Texte de lecture:
★ ★ ★

Théo van Rysselberghe (1862-1926)
Ancienne collection Henri de Toulouse-Lautrec
Théo van Rysselberghe (1862-1926)

À Thuin ou La Partie de tennis

Details
Théo van Rysselberghe (1862-1926)
À Thuin ou La Partie de tennis
monogrammé (en bas à gauche)
huile sur toile
53.8 x 66.7 cm.
Peint en 1889

signed with monogram (lower left)
oil on canvas
21 1/8 x 26 ¼ in.
Painted in 1889
Provenance
Henri de Toulouse-Lautrec, Albi (don de l'artiste avant 1901).
Collection Toulouse-Lautrec, Malromé (par descendance).
Baron Séré de Rivière, Toulouse (acquis auprès de celle-ci avant 1962).
Puis par descendance au propriétaire actuel.
Literature
Le Phare, Gand, 12 août 1962.
M.-J. Chartrain-Hebbelinck, ‘Théo Van Rysselberghe, Le Groupe des XX et la Libre Esthétique’, in Revue belge d’Archéologie et d’Histoire de l’Art, vol. XXXIV, 1965, p. 110.
L. Lewillie et F. Noël, Le Sport dans l’art belge de l’époque romaine à nos jours, Bruxelles, 1982, p. 140 (illustré en couleurs, p. 141).
R. Feltkamp, Théo van Rysselberghe, Catalogue raisonné, Bruxelles, 2003, p. 286, no. 1889-017 (illustré).
Théo van Rysselberghe, l'instant sublimé, cat. exp., Musée de Lodève, Lodève, 2012, p. 74.
Exhibited
Bruxelles, Musée d'Art Moderne, VIIe Exposition annuelle des XX, janvier-février 1890, no. 2 ou 3 (titré 'à Thuin').
Gand, Musée des Beaux-Arts, Rétrospective Théo van Rysselberghe, juillet-septembre 1962, p. 38, no. 56 (illustré, pl. XX).
Further Details
« Cet art plonge non point dans le rêve ou l’extase mais dans une sorte de vie choisie qu’il montre sous ses aspects de santé ou de beauté. Du bonheur frais y circule sans qu’on songe aux idylles des anciens poètes, ni au paradis classique ».
E. Verhaeren, ‘L’Art Moderne’, 6 mars 1898 cité in R. Feltkamp, Théo van Rysselberghe, Catalogue raisonné, Bruxelles, 2003, p. 65.

★ ★ ★

Rangées fournies:

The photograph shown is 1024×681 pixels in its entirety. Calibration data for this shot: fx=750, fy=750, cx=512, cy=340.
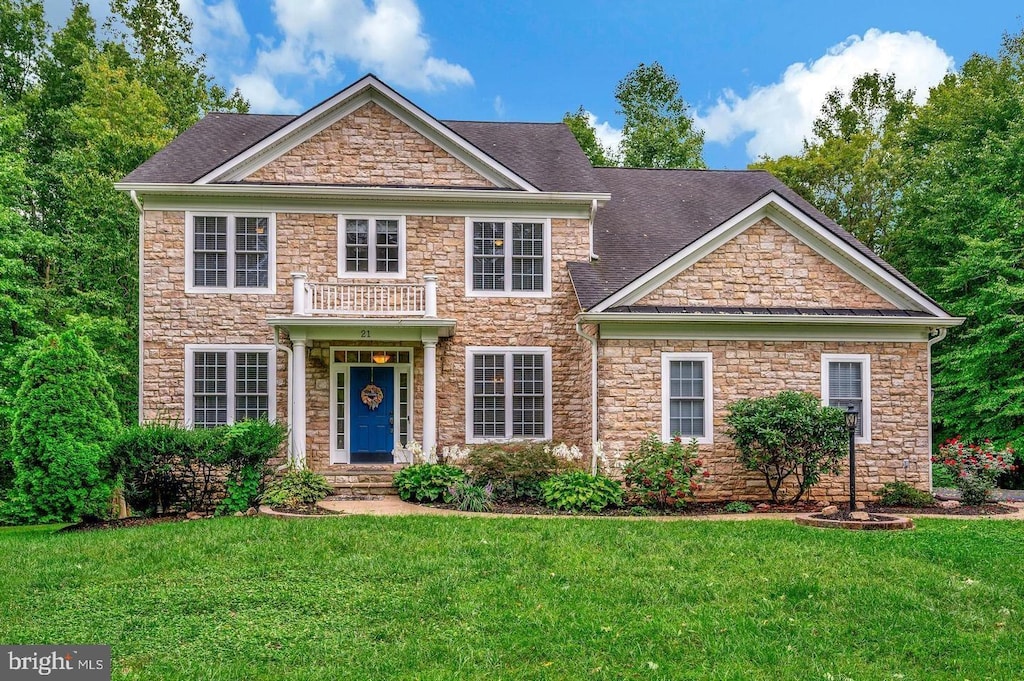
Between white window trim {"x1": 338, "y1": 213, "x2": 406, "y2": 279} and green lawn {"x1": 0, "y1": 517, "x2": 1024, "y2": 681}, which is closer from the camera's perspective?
green lawn {"x1": 0, "y1": 517, "x2": 1024, "y2": 681}

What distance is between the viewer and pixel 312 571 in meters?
7.54

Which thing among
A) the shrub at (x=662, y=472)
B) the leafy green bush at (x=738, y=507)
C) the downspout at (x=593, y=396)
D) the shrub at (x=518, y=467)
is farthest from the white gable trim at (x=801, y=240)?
the leafy green bush at (x=738, y=507)

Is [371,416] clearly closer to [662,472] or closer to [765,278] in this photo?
[662,472]

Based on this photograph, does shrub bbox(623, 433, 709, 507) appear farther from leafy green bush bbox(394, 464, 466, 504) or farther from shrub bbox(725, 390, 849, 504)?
leafy green bush bbox(394, 464, 466, 504)

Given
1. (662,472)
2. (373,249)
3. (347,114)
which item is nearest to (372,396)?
(373,249)

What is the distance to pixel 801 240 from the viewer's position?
1356 centimetres

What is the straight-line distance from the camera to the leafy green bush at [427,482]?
41.8 feet

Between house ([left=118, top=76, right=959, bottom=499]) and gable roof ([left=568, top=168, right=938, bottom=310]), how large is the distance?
0.48 feet

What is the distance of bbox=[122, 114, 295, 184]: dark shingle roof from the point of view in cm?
1466

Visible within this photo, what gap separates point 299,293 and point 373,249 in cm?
189

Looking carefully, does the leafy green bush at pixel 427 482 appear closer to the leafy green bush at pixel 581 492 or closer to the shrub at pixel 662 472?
the leafy green bush at pixel 581 492

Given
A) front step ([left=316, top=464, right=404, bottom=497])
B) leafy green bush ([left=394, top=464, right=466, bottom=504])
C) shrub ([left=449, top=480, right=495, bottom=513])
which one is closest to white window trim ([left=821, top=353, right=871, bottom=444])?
shrub ([left=449, top=480, right=495, bottom=513])

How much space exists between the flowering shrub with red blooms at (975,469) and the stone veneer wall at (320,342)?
21.3ft

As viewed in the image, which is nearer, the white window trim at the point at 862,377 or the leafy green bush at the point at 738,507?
the leafy green bush at the point at 738,507
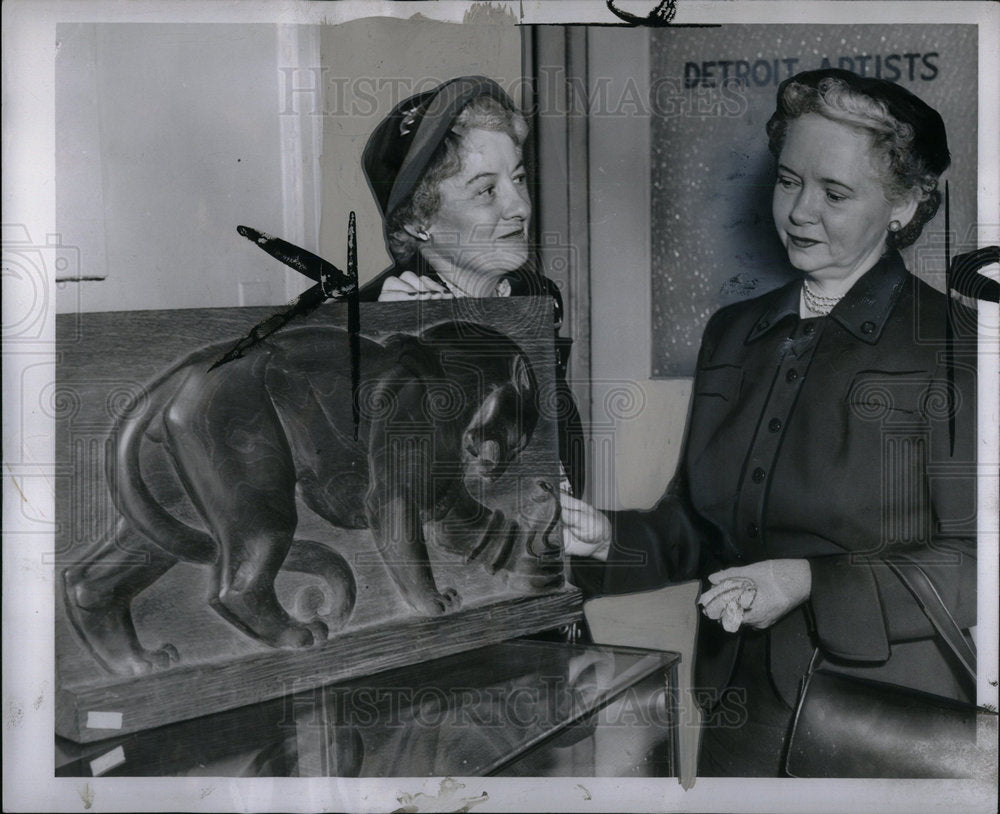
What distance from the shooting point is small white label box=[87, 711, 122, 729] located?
2.30m

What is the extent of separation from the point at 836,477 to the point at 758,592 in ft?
1.18

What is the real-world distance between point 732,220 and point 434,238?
79 cm

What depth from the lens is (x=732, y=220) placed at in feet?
7.88

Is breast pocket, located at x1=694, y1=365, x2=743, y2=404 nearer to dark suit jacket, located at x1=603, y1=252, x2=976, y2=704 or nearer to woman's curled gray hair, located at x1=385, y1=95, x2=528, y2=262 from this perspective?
dark suit jacket, located at x1=603, y1=252, x2=976, y2=704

★ ★ ★

Consigne donnée 1:
Modifiez un passage de la notice du tableau, en commençant par « Collection Toulouse-Lautrec, Malromé » et en continuant jusqu'à « 2012, p. 74. », où vous substituerez « Anvers » à « Bruxelles ».
Consigne donnée 2:
Relevez, dans la notice du tableau, toutes les années de publication des références rangées sous « Literature ».
Consigne donnée 3:
Poursuivez la notice consacrée au tableau « À Thuin ou La Partie de tennis » à partir de l'endroit où elle s'arrête.
Les rangées fournies ne servent à rien pour ce qui suit.

Résultat final 1:
Collection Toulouse-Lautrec, Malromé (par descendance).
Baron Séré de Rivière, Toulouse (acquis auprès de celle-ci avant 1962).
Puis par descendance au propriétaire actuel.
Literature
Le Phare, Gand, 12 août 1962.
M.-J. Chartrain-Hebbelinck, ‘Théo Van Rysselberghe, Le Groupe des XX et la Libre Esthétique’, in Revue belge d’Archéologie et d’Histoire de l’Art, vol. XXXIV, 1965, p. 110.
L. Lewillie et F. Noël, Le Sport dans l’art belge de l’époque romaine à nos jours, Anvers, 1982, p. 140 (illustré en couleurs, p. 141).
R. Feltkamp, Théo van Rysselberghe, Catalogue raisonné, Anvers, 2003, p. 286, no. 1889-017 (illustré).
Théo van Rysselberghe, l'instant sublimé, cat. exp., Musée de Lodève, Lodève, 2012, p. 74.

Résultat final 2:
1962, 1965, 1982, 2003, 2012

Résultat final 3:
C'est en 1886, à l'occasion d'un voyage à Paris en compagnie du poète Émile Verhaeren, que Théo van Rysselberghe fait la rencontre de Seurat et Signac. À son retour en Belgique, déterminé à introduire le nouveau style divisionniste au sein du cénacle artistique belge, van Rysselberghe participe à la fondation puis aux activités du Groupe des XX et devient très rapidement l'un des membres incontournables du mouvement divisionniste en Belgique.
Si, à l'instar d’autres néo-impressionnistes tels que Signac, Luce ou encore Seurat, Théo van Rysselberghe s'intéresse aux paysages et aux divertissements populaires de la vie moderne, son œuvre se singularise par sa sensibilité et sa détermination à capter l’intimité des modèles qu'il portraiture.
Peinte en 1889, À Thuin ou La Partie de tennis qui incarne la maturité des explorations néo-impressionnistes de van Rysselberghe, nous plonge au cœur du « Berceau » à Thuin, maison de campagne que les Monnom « avaient prise en location dans une dépendance de l’Abbaye d’Aulne. » (cité in M.-J. Chartrain-Hebbelinck, ibid, p. 110).
L’artiste choisit de représenter un sujet très moderne - la représentation de jeunes femmes jouant au tennis - alors que le tennis féminin commencera à être présent aux Jeux Olympiques dès 1900 à Paris, soit à peine plus de dix ans après l’exécution du présent tableau.
Dans cette composition, presque traitée comme une scène d’intérieur où bâtisse et végétation font office de tenture placée en arrière-plan, les figures sont dispersées en différentes attitudes de part et d’autre des troncs d’arbre dont la verticalité majestueuse n’est pas sans évoquer l’influence des estampes japonaises, particulièrement en vogue à l’époque.
Procédant par mouchetage de couleurs pures et éclatantes, l’artiste confère à cette œuvre une facture vibrante dont Ronald Feltkamp loue le caractère éblouissant : « Chez beaucoup de pointillistes, le petit point introduit un effet monotone et mécanique ; ce n'est pas le cas chez van Rysselberghe. Outre l'effet d'optique des couleurs non mélangées, il réussit à donner une sorte d'effervescence aux points et les fait tourbillonner » (R. Feltkamp, op. cit. p. 51).
Pour cette composition harmonieuse au sein de laquelle les figures semblent être en symbiose avec le paysage, le peintre belge choisit la juxtaposition de vert et de bleu-mauve, là ou Seurat et Signac préconisaient la loi du contraste simultané : association rouge-vert ou bleu-orange. Plus que le respect strict des théories néo-impressionnistes, c’est le pouvoir symbolique de la couleur que célèbre l’artiste, conférant à ses portraits bucoliques une atmosphère poétique, que l’on retrouve également dans d’autres toiles charmantes de l’artiste représentant des femmes au jardin (Le Verger ou La femme au jardin, 1890, Otterlo, Kröller-Müller Museum, fig. 1).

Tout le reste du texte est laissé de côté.